CancerPred

A server for the prediction of Cancer lectins
Home Submit1 Submit2 Help Algorithm Contact Team Supplementary
Help


Sequence Name:

The user can give a name of sequence which he wish to input for the prediction.

E-mail Address:

The user is required to give his/her email ID for mailing the result of the prediction server to the corresponding ID. This is must for receiving the output of webserver if want to get the result on your email address.

SVM
This method is based upon Support Vector Machine (SVM).
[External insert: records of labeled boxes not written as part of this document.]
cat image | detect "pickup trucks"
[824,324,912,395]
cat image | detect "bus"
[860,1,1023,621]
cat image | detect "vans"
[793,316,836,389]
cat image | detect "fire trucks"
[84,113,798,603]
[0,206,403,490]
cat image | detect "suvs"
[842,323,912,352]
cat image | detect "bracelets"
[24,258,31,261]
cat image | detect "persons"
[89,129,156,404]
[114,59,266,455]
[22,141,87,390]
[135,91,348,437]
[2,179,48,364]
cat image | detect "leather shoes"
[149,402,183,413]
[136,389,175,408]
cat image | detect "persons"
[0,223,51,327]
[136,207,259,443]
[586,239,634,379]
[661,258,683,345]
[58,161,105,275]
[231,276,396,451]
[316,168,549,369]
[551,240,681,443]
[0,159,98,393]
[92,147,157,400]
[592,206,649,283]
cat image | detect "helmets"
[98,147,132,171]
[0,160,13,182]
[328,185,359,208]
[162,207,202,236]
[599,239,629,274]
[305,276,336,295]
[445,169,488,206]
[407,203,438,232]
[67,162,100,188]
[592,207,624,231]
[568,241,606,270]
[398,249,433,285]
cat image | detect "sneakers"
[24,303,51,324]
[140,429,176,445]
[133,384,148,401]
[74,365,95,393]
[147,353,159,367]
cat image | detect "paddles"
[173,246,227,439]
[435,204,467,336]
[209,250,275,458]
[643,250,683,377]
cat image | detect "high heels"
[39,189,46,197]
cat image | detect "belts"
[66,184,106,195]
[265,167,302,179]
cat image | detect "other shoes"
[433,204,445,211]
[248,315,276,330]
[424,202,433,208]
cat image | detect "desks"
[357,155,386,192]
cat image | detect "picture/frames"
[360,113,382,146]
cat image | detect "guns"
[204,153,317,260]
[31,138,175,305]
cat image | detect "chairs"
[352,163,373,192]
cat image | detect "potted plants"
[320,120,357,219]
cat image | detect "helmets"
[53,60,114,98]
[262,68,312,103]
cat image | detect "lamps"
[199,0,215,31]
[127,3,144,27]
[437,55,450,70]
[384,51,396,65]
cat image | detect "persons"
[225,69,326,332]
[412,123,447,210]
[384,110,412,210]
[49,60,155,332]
Depending upon the threshold value which user choices, SVM will classify the unknown protein into Cancerlectin and Non-cancerlectin protein. The default value of threshold is "-0.3". If user want less sensitivity but more specificity, then higher threshold value should be specified, but if opposite is anticipated then lower threshold value should be choosen. So, the expected outcome will depends on the trade-off between sensitivity and specificity.
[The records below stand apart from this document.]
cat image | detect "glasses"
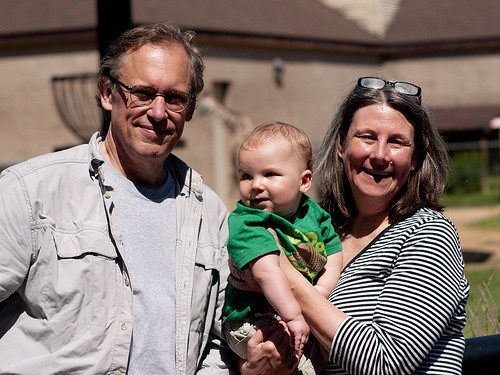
[346,77,421,109]
[107,74,194,112]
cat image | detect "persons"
[220,121,343,375]
[240,76,470,375]
[0,19,230,375]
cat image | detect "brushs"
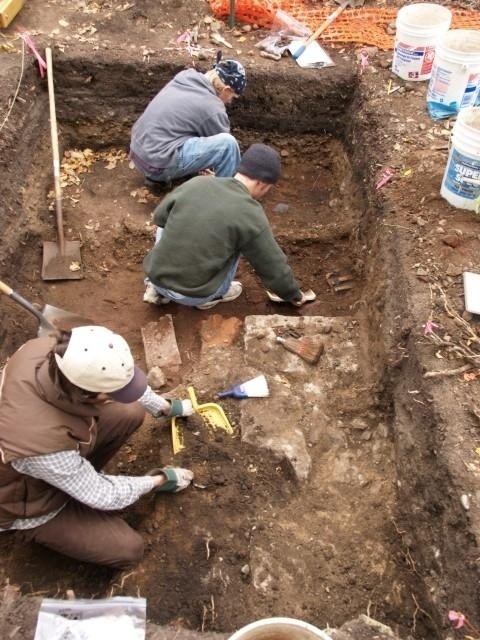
[276,337,324,364]
[217,374,269,399]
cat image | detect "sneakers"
[145,178,173,193]
[143,286,170,305]
[196,281,243,310]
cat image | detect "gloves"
[164,399,193,417]
[147,464,194,494]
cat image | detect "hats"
[237,143,281,183]
[54,326,147,404]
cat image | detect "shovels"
[0,279,95,338]
[40,47,83,280]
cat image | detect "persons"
[129,59,248,194]
[0,325,194,572]
[143,143,306,311]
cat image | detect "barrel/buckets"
[441,106,480,214]
[226,618,337,640]
[427,31,480,118]
[392,3,451,82]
Amino composition calculation
In this percentage composition of all 20 amino acids were calculated, which in turn were used to derive the weight corrosponding to each amino acid. To determine the any unknown protein, compositions is calculated and then corrosponding weight is multiplied to it. All the 20 values determined in this way is summed up to get the cumulative score. If the cumulative score is less than -0.3 then it will be classified as non-Cancerlectin protein and if the score is greater than -0.3 then it will be predicted as cancerlectin .
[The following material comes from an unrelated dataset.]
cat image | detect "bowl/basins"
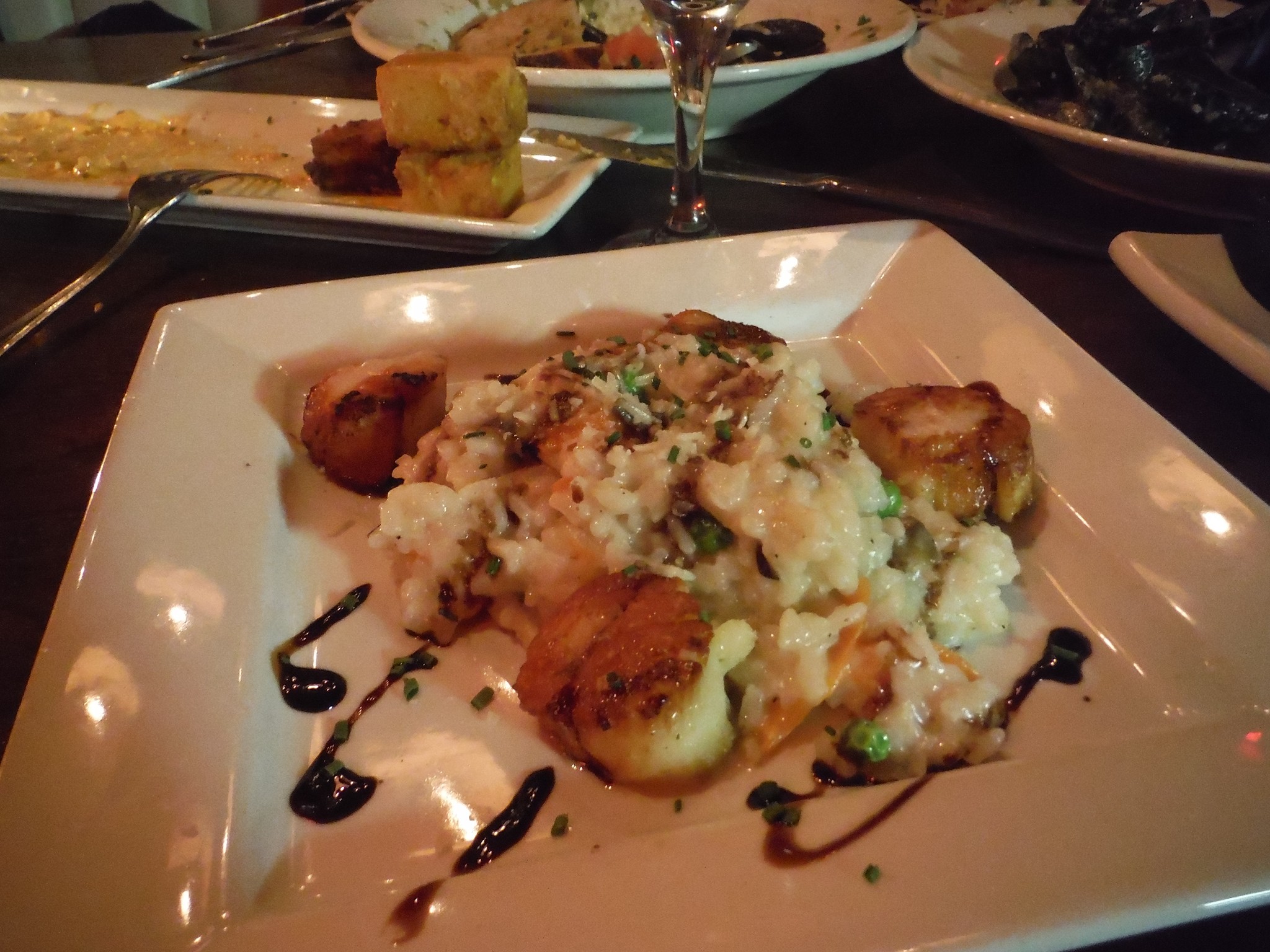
[349,0,918,145]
Dipeptide composition calculation
In this percentage composition of all 400 dipeptides were calculated, which inturn were used to derive the weight corrosponding to each dipeptide. It was done by substracting the composition data. To determine the any unknown protein, dipeptide compositions is calculated and then corrosponding weight is multiplied to it. All the 400 values determined in this way is summed up to get the cumulative score. If the cumulative score is less than -0.3 then it will be classified as non-Cancerlectin protein and if the score is greater than -0.3 then it will be predicted as cancerlectin

Split composition calculation:
As the name "split" suggests , here a protein has been splitted into two or four equal parts and each part subjected to amino acid composition calculation. In this percentage composition of all the 40 or 80 (2 and 4 part)split amino acids were calculated, which inturn were used to derive the weight corrosponding to each split amino acid. To determine the any unknown protein,the split amino acid compositions is calculated and then corrosponding weight is multiplied to it. All the 40 or 80 values determined in this way is summed up to get the cumulative score.If the cumulative score is less than -0.3 then it will be classified as non-Cancerlectin protein and if the score is greater than -0.3 then it will be predicted as cancerlectin

Position Specific Scoring Matrix
In the present study, an attempt was made to use Position specific scoring matrix (PSSM) generated by PSI-BLAST as an input feature for the training of SVM. PSI-BLAST search was carried out against non-redundant data set available at SwissProt and the sequences found in one round of search were used to build a score model for the next round of searching. After three iterations with cut-off E-value of 0.001, it generated a PSSM having the highest score as a part of the prediction process. The matrix consisted of 21X M elements, where M is the length of the target sequence, and each element represents the frequency of occurrence of each of the 20 aminoacids at one position in the alignment. Next, each element of the matrix (20X M) was scaled to the range of 0-1.Further, in order, to make input of fixed length,these normalized PSSM (20 X M) were used to generate a 400-dimensional input vector by summing up all rows in the PSSM corresponding to the same amino acids in the sequence. Finally, eaelement in this input vector was divided by the length of the protein sequence. This would result a matrix of (20 X 20) elements.

PROSITE Domains and PSSM:
PROSITE is a database of families and domains found in various types of proteins.InterProScan is a perl based stand-lone tool that combines different protein signature into single platform, where PROSITE is an integral part of interproscan. In this work, we applied 4.3 version of iprscan tool for the prosite-based ProfileScan method for all dataset of Cancer and Non-cancerlectins. We generated a vector of 414 dimensions containing 400 features of PSSM and 14 features of selected PROSITE domains. The 14 selected PROSITE domains were : PS50049, PS50217, PS50287, PS50915, PS51127, PS50927, PS50228, PS50068, PS50092, PS50234, PS50853, PS50948, PS51115 and PS51117. Out of these 14 PROSITE domains, Seven(PS50049, PS50217, PS50287, PS50915, PS51127, PS50927, PS50228) were specific in cancerlectins while 7 other (PS50068, PS50092, PS50234, PS50853, PS50948, PS51115, PS51117) were abundant in non-cancerlectins. A SVM-based classifier was developed using 414 features and achieved an accuracy level of 69.09% with MCC 0.38.

SVM threshold :
Selection of prediction threshold is most important parameter of prediction. CancerPred server provides threshold in range of -1 to +1 (default= -0.3). If the prediction score of query sequence is more than specified threshold it will be predicted as cancerlectin otherwise non-cancerlectin protein. To get prediction with less number of false positives, user should choose higher threshold. For prediction with less number of false negatives, threshold should be very low. In summary, for prediction with very high specificity threshold should be very high but for high sensitivity threshold should be low.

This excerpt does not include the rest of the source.